Your goal
Skip the pictures and repeat each line of the data exactly.

Data block

○ ○ ○ ○ ○ ○ ○

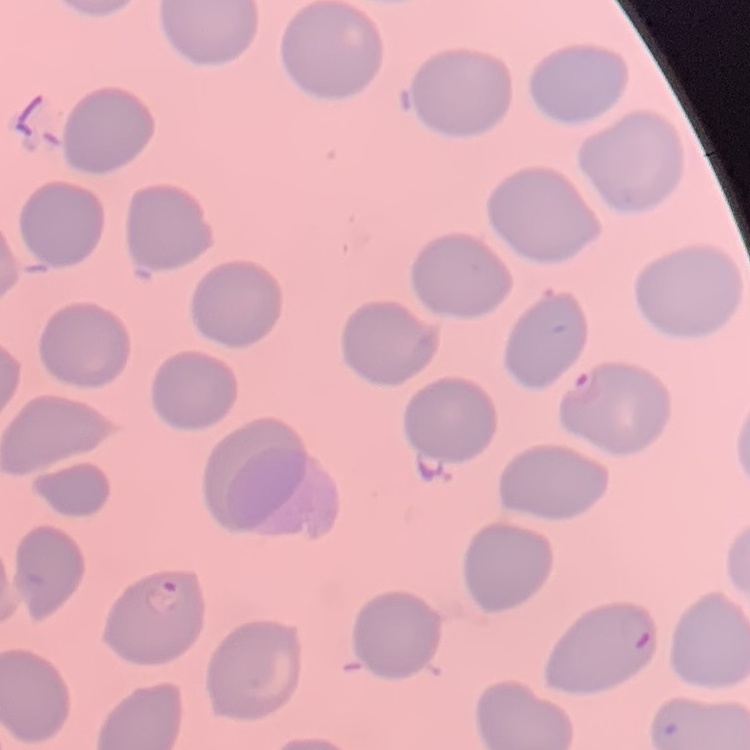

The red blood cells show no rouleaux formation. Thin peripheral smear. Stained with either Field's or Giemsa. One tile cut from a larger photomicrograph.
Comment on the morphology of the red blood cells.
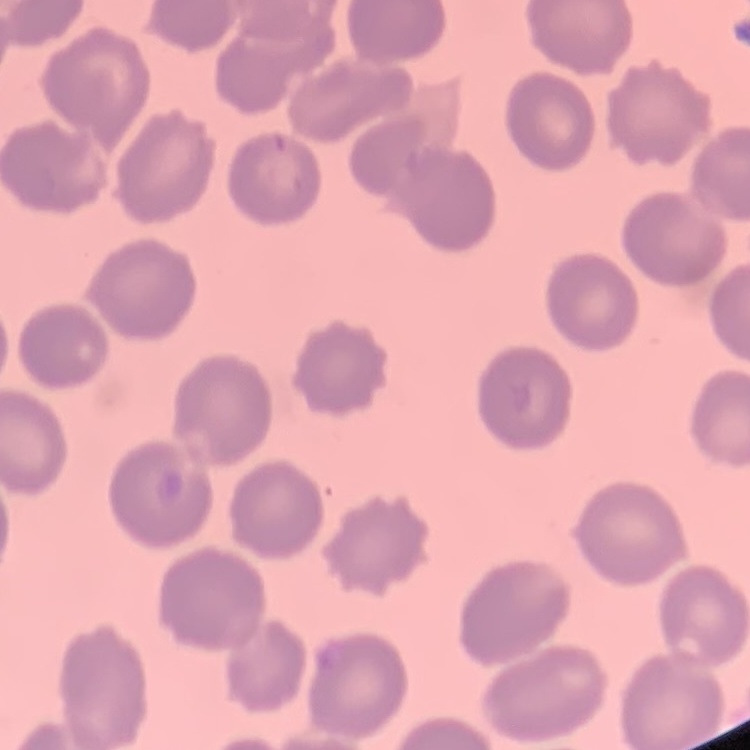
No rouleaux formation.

○ ○ ○ ○ ○ ○ ○

Completed exercise
The red blood cells show no rouleaux formation. Thin peripheral smear. Stained with either Field's or Giemsa. One tile cut from a larger photomicrograph.
Comment on the morphology of the red blood cells.
No rouleaux formation.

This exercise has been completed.